Speaking of 3V, I actually asked that very question of Dan Keffeler and Brad Stallsmith at Peters a while back. Differential hardening isn't actually the be-all and end-all. It's not a selling point on modern steels because the purpose behind it is to maintain toughness without sacrificing too much in the way of edge hardness, and that's not necessary or useful in a complex steel like 3V. What makes 3V so awesome is the carbides it forms. The way I understand it is that the carbides form a crystalline matrix. It's kinda like a series of interlocking blocks. You want those blocks to fit together consistently, and you get different formation with differential tempering. That actually compromises the strength on a complex carbide-forming steel, where it can be more useful on a simple steel. The great advantage to 3V, and the reason you would use a steel that costs 3 times as much as a simple carbon steel, and which is far harder to work and finish, is that it's incredibly tough, even at 60 RC. I suspect the same logic is true of Beta-Ti, but that would be a question for Mecha. Regardless, I'd take a through-hardened 3V sword done right over a differentially tempered simple high carbon steel blade any day.
 
Interesting information, but while true for the custom realm, I don't think DH is particularly bad for the mid-range carbon steel katanas. Though the durability of through hardened 9260 still leaves me drooling when I watch the (attempted) destruction tests of a Cheness katana.
 
Oh no, the point isn't that it's bad for simple carbon steels. It's that DH is detrimental for a complex steel like 3V, and isn't really necessary for some other steels as well. If I were going to summarize, I'd say that you need to pick the right heat treat for the right steel, and DH doesn't make any sense for 3V. Still fine for simpler steels like 9260, any of the 10- series of carbon steels, etc.
 
Well, through hardened 9260 is already plenty tough. Wouldn't DH just increase the risk of permanent deformation? I recall reading something along those lines. I'm just thinking that DH might be better for high carbon steels that can attain high levels of hardness for better edge holding, but allow the spine to be soft enough so it's usable in the size and length of a katana blade shape.

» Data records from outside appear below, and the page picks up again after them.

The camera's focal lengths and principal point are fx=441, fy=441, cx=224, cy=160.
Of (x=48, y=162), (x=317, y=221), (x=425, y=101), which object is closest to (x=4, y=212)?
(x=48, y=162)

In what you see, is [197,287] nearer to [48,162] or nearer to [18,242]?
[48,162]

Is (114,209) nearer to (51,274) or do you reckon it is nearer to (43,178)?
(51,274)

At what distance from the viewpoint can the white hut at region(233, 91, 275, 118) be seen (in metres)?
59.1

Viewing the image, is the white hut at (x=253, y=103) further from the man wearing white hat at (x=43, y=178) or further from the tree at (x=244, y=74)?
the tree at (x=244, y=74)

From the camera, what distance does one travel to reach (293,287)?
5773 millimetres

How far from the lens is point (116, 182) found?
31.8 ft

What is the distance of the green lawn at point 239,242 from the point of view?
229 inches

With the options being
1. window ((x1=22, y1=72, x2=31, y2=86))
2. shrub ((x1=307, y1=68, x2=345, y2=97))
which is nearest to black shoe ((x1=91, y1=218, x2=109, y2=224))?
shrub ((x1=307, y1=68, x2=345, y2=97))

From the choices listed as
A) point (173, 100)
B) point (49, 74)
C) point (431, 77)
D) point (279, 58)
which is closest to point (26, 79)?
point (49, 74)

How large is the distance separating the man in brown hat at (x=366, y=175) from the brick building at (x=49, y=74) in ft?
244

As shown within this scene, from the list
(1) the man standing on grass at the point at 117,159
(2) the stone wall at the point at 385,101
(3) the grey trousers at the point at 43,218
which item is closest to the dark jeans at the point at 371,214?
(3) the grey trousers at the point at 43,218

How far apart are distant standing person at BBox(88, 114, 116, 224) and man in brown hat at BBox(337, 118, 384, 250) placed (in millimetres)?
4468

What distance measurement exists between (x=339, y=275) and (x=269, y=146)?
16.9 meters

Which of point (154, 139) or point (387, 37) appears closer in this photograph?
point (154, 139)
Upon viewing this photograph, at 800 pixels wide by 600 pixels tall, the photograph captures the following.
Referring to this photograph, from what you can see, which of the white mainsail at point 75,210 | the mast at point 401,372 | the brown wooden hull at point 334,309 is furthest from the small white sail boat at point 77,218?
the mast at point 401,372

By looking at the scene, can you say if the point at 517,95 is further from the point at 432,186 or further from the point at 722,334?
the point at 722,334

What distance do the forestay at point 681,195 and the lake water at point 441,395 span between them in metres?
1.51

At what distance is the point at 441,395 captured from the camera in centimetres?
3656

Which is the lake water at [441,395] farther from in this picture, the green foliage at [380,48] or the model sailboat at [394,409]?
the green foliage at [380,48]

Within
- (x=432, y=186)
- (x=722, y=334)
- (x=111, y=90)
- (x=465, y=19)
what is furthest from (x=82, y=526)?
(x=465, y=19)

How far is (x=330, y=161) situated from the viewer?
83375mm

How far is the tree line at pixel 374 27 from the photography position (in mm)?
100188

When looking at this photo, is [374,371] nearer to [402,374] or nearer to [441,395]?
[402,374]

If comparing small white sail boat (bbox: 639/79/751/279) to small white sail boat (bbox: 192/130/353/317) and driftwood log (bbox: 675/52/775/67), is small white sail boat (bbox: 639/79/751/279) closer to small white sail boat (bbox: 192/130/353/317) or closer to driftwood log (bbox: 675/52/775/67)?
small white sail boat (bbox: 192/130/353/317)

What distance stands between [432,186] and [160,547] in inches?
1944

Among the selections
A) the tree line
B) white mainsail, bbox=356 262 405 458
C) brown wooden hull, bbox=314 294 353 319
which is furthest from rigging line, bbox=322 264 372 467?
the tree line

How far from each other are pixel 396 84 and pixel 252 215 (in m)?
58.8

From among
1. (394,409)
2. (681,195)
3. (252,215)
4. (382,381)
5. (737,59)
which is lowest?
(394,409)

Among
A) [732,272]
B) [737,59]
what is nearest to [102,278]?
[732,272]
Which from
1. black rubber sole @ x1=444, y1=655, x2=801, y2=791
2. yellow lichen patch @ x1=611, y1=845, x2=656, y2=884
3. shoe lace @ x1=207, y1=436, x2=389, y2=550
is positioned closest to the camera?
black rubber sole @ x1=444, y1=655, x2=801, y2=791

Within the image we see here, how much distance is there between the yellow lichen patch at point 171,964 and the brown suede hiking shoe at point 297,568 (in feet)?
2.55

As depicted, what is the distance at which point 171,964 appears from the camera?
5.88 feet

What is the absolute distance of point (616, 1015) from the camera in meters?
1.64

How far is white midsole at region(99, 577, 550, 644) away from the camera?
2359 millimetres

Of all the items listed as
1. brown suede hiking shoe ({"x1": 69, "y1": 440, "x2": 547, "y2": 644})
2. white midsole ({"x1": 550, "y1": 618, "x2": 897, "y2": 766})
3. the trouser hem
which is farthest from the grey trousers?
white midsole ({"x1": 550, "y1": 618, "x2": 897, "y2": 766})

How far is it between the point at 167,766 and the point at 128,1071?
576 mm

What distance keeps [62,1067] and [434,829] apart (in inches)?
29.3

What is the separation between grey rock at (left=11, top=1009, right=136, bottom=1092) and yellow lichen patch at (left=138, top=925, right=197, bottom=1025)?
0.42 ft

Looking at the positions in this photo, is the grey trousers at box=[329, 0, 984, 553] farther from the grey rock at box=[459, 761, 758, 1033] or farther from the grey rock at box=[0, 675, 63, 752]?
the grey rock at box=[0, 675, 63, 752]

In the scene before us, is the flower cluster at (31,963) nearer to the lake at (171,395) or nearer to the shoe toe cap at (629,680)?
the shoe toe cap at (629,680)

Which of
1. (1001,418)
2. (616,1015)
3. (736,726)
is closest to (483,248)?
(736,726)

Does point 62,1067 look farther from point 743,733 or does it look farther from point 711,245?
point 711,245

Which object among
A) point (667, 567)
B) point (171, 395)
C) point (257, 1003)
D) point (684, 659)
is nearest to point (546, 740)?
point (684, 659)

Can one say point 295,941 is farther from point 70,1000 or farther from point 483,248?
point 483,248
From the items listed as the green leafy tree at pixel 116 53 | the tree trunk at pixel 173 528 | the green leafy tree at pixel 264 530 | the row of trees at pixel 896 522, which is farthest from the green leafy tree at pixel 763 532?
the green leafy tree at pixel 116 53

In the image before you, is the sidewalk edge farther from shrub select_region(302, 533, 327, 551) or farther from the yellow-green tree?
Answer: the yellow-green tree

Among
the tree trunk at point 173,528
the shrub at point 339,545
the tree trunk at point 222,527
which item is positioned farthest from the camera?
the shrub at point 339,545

I'm also rather curious about truly custom heat treatments, as I do believe hearing about how regular 154CM can be heat treated to such a degree that it can be used for some things you wouldn't expect it to be capable of, such as turbine blades for aircraft.

Kind of wondering if that type of premium HT contributes to the high cost of L6 Bainite, and I'm wondering if you can take the same concept to steels like CPM-3V. Though I'm guessing the complex carbide formation might also render that moot?
 
The crystal structures of beta titanium alloys can be "customized" with lengthy and complex quenching and annealing processes, just like with fine steels (sometimes these HT processes can take days). I eagerly tried to DH a few sword blades, but the ti alloy is naturally so springy and tough, that an aggressive through-harden after a careful heat skews it toward maximum hardness and rigidity without detriment, and really makes the blade come alive. There is no real embrittlement unless the HT is poor, and the best part is no secondary annealing to obliterate the hard and irregular structures created by hammering and forging. The beta titanium in use for the mad science swords is a nice, heavy older alloy that was devised with forging in mind, so it's rather forgiving! A lot of the newfangled alloys, ferrous or otherwise, REQUIRE a superb annealing process to gain their amazing qualities! This is a clear and present danger to when welding today's alloys, which can become extremely weak or brittle when a welding arc upsets the delicate HT of a machine or component.